Awesome little beast, tell us more....


----------



## Nathaniel Whiteside (8 Oct 2012)

*Re: All hassle and stress because of this*

On the second pic there's windows in the background so I'd say site joiner


----------



## b1zbaz (8 Oct 2012)

*Re: All hassle and stress because of this*

On a lighter note it was amazing and after all the hassle I just made it a new home in the eaves of the house put a bottom entrance on it and its now happy as a pig in s##t you wanna see the teeth on them


----------



## Nathaniel Whiteside (8 Oct 2012)

*Re: All hassle and stress because of this*

Cool, I bet they are. Where you based mate? We're a joinery firm who do loft conversions to barns to custom box sash windows and Doors 

Anything really.

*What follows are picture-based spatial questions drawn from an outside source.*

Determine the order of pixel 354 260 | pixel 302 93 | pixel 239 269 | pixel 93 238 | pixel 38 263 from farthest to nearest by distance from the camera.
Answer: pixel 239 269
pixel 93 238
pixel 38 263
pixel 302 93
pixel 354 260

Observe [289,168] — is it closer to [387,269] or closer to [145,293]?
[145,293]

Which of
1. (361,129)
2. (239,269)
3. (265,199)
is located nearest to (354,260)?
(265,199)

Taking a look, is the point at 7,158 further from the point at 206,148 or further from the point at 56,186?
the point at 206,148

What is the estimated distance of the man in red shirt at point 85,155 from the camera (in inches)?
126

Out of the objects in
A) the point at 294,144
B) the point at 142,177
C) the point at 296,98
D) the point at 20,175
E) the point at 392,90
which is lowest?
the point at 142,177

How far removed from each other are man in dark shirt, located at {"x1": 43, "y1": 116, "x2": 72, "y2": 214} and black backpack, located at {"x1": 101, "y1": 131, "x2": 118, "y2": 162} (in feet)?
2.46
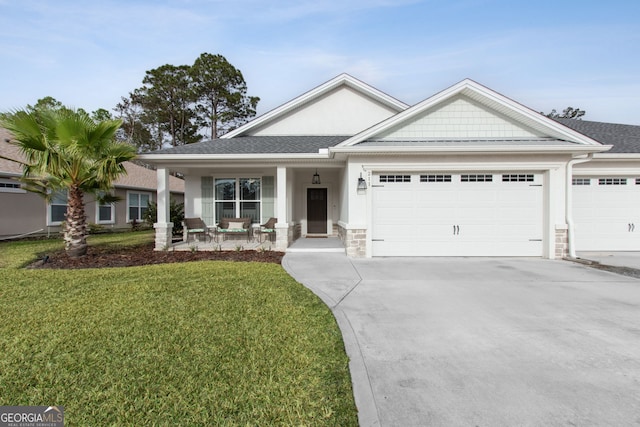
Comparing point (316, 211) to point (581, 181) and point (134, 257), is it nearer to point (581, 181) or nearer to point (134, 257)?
point (134, 257)

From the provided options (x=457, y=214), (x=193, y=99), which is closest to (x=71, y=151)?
(x=457, y=214)

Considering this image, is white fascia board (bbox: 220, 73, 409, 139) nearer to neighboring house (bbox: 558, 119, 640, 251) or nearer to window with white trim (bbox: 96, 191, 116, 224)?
neighboring house (bbox: 558, 119, 640, 251)

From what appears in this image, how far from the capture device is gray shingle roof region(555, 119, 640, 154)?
10265 mm

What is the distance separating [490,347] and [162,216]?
406 inches

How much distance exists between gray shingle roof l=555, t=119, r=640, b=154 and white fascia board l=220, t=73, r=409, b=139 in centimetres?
662

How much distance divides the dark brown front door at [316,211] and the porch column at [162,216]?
6.02m

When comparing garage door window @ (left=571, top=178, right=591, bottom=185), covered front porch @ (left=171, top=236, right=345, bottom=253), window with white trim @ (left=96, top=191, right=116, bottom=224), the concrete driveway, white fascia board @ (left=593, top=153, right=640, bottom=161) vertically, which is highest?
white fascia board @ (left=593, top=153, right=640, bottom=161)

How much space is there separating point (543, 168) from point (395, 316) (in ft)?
25.0

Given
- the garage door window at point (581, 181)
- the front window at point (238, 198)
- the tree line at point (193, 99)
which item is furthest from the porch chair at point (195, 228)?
the tree line at point (193, 99)

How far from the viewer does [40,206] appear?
14.7 meters

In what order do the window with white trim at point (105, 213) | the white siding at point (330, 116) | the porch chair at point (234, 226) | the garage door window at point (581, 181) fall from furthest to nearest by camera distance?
1. the window with white trim at point (105, 213)
2. the white siding at point (330, 116)
3. the porch chair at point (234, 226)
4. the garage door window at point (581, 181)

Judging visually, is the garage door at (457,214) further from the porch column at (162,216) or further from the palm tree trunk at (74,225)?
the palm tree trunk at (74,225)

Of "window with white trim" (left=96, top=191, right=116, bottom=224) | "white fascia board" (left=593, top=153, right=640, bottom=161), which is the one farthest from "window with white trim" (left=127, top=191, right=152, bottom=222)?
"white fascia board" (left=593, top=153, right=640, bottom=161)

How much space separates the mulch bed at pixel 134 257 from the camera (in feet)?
27.1
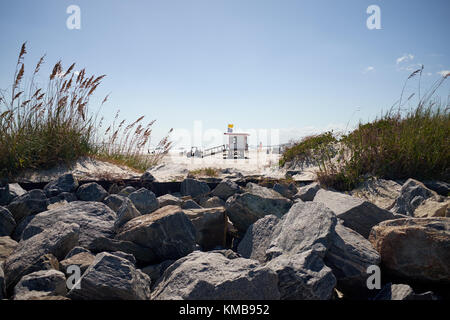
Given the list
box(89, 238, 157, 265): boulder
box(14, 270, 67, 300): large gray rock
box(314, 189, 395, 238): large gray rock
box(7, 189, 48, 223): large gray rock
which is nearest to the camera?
box(14, 270, 67, 300): large gray rock

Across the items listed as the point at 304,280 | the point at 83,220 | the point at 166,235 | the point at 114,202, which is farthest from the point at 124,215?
the point at 304,280

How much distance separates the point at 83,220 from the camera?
112 inches

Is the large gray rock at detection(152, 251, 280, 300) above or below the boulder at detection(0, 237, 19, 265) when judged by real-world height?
above

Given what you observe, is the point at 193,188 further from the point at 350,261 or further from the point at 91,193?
the point at 350,261

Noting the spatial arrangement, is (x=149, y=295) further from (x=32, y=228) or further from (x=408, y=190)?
(x=408, y=190)

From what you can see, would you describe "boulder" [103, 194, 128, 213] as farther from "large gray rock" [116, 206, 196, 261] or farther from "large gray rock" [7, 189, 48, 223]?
"large gray rock" [116, 206, 196, 261]

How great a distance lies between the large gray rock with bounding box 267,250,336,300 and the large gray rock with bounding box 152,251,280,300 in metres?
0.09

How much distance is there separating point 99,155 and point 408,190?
645 centimetres

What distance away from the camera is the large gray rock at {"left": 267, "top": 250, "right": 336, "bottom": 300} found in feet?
5.65

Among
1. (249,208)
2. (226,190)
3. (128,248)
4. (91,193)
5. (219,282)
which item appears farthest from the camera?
(226,190)

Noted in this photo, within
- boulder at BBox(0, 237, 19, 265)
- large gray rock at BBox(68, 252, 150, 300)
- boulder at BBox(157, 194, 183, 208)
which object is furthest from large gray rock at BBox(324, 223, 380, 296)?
boulder at BBox(0, 237, 19, 265)

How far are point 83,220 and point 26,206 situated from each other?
107cm

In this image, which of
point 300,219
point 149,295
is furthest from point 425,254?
point 149,295

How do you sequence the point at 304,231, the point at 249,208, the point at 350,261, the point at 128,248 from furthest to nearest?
the point at 249,208 < the point at 128,248 < the point at 304,231 < the point at 350,261
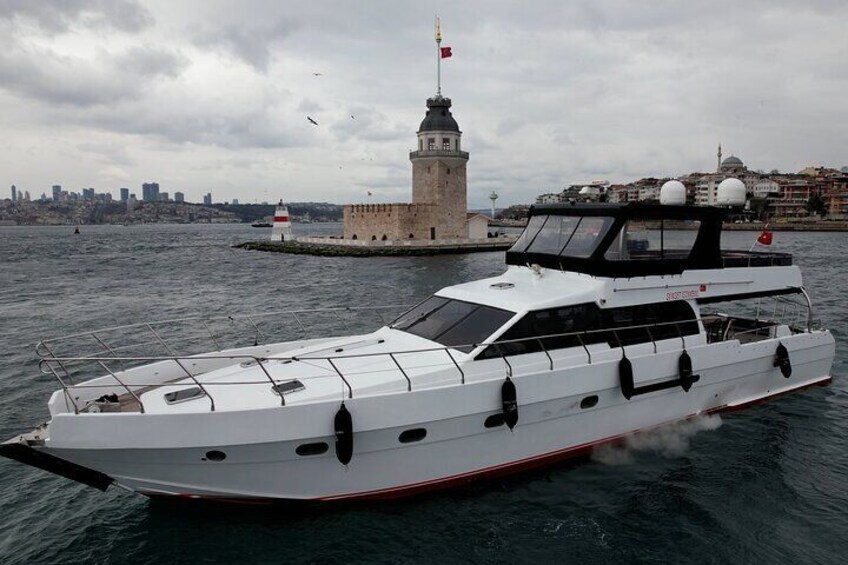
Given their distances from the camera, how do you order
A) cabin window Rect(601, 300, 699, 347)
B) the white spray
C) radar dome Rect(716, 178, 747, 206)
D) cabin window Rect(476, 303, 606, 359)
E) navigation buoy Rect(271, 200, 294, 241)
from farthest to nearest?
navigation buoy Rect(271, 200, 294, 241), radar dome Rect(716, 178, 747, 206), cabin window Rect(601, 300, 699, 347), the white spray, cabin window Rect(476, 303, 606, 359)

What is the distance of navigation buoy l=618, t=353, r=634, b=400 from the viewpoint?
8.08m

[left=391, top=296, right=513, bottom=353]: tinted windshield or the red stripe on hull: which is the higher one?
[left=391, top=296, right=513, bottom=353]: tinted windshield

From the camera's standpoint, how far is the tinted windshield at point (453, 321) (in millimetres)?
7895

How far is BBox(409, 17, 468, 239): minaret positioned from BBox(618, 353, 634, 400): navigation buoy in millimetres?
48498

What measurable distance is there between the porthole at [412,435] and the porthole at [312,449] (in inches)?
35.3

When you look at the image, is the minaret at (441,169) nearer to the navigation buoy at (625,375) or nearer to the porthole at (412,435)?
the navigation buoy at (625,375)

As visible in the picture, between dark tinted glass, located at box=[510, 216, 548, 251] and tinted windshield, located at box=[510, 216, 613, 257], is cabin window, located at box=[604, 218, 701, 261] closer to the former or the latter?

I'm gonna start my 2 foot tank oak cabinet build very shortly, as I've been making a solid oak dresser at work and I want some of that!

Also helps that dads the boss and the £200 worth of oak required is surplus to requirements and therefore free


----------



## b1zbaz (8 Oct 2012)

*Re: All hassle and stress because of this*

We had to make a box for it and gradually warm it up till it came out of hibernation then offer it up to the new home wearing gloves because when it was awake it was not quite as lethargic and went mental but it had to accept its home or all work was to stop till next April luckily it went straight in


----------



## b1zbaz (8 Oct 2012)

*Re: All hassle and stress because of this*

We are based in North west we go all over Wales and the nearby border towns mainly around Oswestry but we all live in Prestwich Manchester


----------



## b1zbaz (8 Oct 2012)

*Re: All hassle and stress because of this*

Oh and the box is heated


----------



## tim (22 Oct 2012)

*Re: All hassle and stress because of this*

cool if i told my boy i was going to change career and be batman he'd love it lol good job rehoming the little bugger


----------